В ответ на это я только рассмеялся, а Дюпен продолжал:

– Я хочу сказать, что если б министр был всего лишь математиком, префекту не пришлось бы выписывать мне чек. Однако я знал, что он и математик, и поэт, а потому применил к нему систему измерений, достойную его масштаба, учитывая при этом окружающие его обстоятельства. Знал я также, что он придворный и к тому же смелый intrigant[101]. Такой человек, размышлял я, конечно, не может не знать обычных методов блюстителей закона. И, конечно, он не мог не предвидеть – события показали, что он действительно их предвидел, – совершенных на него нападений. Разумеется, он предусмотрел, размышлял я, тайные обыски в его комнатах. Частые ночные отлучки, которые так радовали префекта, вселяя в него надежду на успех, я считал всего лишь уловками, рассчитанными на то, чтобы дать полицейским возможность устроить тщательный обыск и тем скорее навести их на мысль, к которой Г. в конце концов и пришел, а именно, что письма в особняке нет. Я чувствовал, что вся цепь этих рассуждений, которые я так подробно сейчас вам излагаю и которых в своих поисках неизменно держатся блюстители закона, я чувствовал, что вся цепь этих рассуждений не могла не прийти в голову министру.

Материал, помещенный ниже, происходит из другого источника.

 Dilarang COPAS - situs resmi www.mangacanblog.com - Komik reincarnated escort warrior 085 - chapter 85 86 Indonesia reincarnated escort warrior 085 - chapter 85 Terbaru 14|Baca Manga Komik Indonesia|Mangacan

Это неизбежно должно было привести к тому, что он с презрением отверг все обычные «тайники». У него хватит ума, размышлял я, заметить, что для префекта с его иглами, лупами и буравами самое хитроумное, самое потайное место в его особняке будет открыто, словно самый обычный шкаф. Словом, я видел, что ходом событий он вынужден будет искать спасения в простоте, даже если не склонится к нему одним уморассуждением. Вероятно, вы помните, как безудержно хохотал префект, когда при первом нашем свидании я предположил, что тайна эта, как ни странно, потому-то, возможно, и доставляет ему столько хлопот, что она так необычайно проста и очевидна?

– Как же, – сказал я, – помню, как он развеселился. Я думал, с ним судороги будут от смеха.